NYT Connections hints and answers (Oct 26, 2025) — Puzzle #868
NYT GamesNudge-level clues and the complete category lists for today’s 16-word wall.
Working on today’s Connections and want a clean nudge before the full solution? Below are quick, spoiler-light hints followed by the exact categories and word groups for Puzzle #868 (Sunday, October 26, 2025). If you’d rather solve it first, open the game at nytimes.com/games/connections.
NYT Connections #868 quick hints (no spoilers)
| Category color | Nudge hint |
|---|---|
| Yellow | Instrument families/classifications |
| Green | Words from a famed boxer’s quote |
| Blue | Types of competitions |
| Purple | Words with “small-sounding” suffixes |
Single-word reveals (light spoilers)
| Category color | One included word |
|---|---|
| Yellow | WIND |
| Green | BEE |
| Blue | BEAUTY |
| Purple | DOGGY |
NYT Connections #868 answers (full categories)
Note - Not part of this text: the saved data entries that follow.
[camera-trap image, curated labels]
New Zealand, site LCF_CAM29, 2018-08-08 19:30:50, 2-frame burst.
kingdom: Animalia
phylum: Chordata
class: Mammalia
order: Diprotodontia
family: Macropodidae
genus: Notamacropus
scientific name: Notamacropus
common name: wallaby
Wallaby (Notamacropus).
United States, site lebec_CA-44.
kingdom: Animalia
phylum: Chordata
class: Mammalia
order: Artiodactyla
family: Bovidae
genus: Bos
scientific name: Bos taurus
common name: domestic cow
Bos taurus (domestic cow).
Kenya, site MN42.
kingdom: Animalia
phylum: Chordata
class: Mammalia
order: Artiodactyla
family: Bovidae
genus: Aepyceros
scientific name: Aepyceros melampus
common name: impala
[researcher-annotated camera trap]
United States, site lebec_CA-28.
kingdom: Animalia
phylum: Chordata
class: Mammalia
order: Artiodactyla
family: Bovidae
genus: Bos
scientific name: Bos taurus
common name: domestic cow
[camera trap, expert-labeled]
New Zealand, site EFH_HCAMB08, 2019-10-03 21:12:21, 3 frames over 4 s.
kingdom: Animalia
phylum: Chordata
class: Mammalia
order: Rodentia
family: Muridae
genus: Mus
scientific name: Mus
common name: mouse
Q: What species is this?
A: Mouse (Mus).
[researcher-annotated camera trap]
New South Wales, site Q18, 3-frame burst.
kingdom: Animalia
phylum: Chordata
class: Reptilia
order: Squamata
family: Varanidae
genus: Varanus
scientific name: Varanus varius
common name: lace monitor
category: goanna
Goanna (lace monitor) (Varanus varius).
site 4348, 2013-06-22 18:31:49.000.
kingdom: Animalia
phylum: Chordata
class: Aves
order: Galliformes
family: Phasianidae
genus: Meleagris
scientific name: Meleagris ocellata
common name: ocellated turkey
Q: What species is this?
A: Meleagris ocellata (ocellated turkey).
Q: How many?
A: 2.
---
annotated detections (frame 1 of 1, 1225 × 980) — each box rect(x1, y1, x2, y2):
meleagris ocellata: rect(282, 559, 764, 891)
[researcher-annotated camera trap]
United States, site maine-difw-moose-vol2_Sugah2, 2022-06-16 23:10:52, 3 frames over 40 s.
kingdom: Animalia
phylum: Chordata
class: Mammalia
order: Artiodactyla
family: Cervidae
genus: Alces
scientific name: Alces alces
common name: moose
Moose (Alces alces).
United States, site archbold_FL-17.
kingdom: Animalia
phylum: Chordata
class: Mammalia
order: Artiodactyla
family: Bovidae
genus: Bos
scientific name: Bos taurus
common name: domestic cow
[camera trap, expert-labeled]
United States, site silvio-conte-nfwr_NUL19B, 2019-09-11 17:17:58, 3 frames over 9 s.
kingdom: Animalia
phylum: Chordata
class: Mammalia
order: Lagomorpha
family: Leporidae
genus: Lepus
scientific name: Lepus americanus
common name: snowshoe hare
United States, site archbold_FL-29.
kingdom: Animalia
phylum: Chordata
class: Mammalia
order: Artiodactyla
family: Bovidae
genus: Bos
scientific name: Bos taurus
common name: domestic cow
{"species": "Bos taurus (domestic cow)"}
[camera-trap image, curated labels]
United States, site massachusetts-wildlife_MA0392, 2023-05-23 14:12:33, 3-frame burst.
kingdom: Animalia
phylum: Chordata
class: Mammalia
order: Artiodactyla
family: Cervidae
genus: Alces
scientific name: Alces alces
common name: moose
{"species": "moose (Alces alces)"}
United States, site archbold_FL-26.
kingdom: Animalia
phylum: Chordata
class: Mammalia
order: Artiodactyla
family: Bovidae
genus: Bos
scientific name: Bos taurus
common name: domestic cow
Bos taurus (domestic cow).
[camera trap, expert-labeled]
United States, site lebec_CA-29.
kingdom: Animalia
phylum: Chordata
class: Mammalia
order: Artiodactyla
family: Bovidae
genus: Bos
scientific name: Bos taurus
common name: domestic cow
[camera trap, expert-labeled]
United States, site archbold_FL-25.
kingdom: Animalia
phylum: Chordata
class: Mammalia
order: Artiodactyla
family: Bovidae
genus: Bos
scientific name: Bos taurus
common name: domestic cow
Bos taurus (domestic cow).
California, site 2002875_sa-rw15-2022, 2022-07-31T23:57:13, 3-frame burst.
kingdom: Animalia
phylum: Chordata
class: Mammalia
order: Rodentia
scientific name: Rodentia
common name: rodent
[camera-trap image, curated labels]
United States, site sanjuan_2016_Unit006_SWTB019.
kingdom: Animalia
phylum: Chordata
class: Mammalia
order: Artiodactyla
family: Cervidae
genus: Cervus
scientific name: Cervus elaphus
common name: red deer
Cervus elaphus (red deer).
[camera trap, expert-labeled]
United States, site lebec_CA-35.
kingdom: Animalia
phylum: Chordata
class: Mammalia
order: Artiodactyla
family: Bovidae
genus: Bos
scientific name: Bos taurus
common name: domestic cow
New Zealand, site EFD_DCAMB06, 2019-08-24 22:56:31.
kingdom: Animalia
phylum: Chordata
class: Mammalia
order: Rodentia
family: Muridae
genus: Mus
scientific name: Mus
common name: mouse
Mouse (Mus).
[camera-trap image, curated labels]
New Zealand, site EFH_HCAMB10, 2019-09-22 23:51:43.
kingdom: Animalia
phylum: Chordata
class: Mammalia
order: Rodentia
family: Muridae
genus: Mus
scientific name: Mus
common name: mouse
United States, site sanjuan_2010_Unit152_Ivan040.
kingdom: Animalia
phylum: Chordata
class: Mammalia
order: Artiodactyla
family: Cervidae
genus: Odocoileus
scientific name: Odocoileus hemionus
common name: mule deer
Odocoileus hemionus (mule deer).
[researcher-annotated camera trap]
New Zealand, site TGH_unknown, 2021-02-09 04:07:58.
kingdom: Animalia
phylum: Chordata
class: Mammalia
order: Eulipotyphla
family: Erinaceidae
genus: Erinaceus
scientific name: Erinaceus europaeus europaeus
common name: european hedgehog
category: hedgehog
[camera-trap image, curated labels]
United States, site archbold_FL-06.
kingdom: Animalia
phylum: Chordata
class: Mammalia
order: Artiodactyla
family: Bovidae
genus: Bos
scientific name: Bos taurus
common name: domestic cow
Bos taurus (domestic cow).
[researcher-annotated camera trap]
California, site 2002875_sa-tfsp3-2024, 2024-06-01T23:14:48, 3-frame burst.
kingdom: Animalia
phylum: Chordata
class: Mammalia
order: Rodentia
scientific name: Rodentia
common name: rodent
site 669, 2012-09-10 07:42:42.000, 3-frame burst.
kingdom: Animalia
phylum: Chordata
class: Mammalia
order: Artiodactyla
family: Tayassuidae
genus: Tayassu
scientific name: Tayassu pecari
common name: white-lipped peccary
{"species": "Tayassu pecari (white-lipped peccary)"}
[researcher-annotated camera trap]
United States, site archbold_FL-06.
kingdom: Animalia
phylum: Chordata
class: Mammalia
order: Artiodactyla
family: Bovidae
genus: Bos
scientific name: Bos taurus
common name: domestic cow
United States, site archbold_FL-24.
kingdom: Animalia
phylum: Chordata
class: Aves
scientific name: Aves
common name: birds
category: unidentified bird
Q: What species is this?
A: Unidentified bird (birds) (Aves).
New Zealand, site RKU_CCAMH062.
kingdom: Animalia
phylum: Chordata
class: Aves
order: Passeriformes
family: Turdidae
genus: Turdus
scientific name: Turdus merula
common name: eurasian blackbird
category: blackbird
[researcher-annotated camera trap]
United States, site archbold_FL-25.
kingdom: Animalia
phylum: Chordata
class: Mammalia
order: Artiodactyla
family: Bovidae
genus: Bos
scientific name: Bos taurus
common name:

| Color | Category | Words |
|---|---|---|
| Yellow | Kinds of instruments | Brass, Percussion, String, Wind |
| Green | Words in a famous Muhammad Ali quote | Bee, Butterfly, Float, Sting |
| Blue | Kinds of contests | Beauty, Popularity, Staring, Talent |
| Purple | Words with diminutive suffixes | Doggy, Droplet, Kitchenette, Starling |
Why these sets fit
Instrument families (Yellow): Brass, percussion, string, and wind are standard classifications used to group musical instruments by how they produce sound.
Ali quote (Green): “Float like a butterfly, sting like a bee” is the well-known phrasing; all four words appear in or align with that line.
Contest types (Blue): Beauty contests, popularity contests, staring contests, and talent contests are all common forms of competition.
Diminutive suffixes (Purple): Each word ends in a suffix often used to indicate smallness or affection: -y/-ie (doggy), -let (droplet), -ette (kitchenette), and -ling (starling).
Today’s difficulty
Editor rating: 2.5 out of 5. Expect a generally approachable wall with some misdirection among the contest types and the diminutive suffix group.
That’s the wall. If you’re protecting a streak, use the nudge table first, then peek at the single-word reveals before the full answers.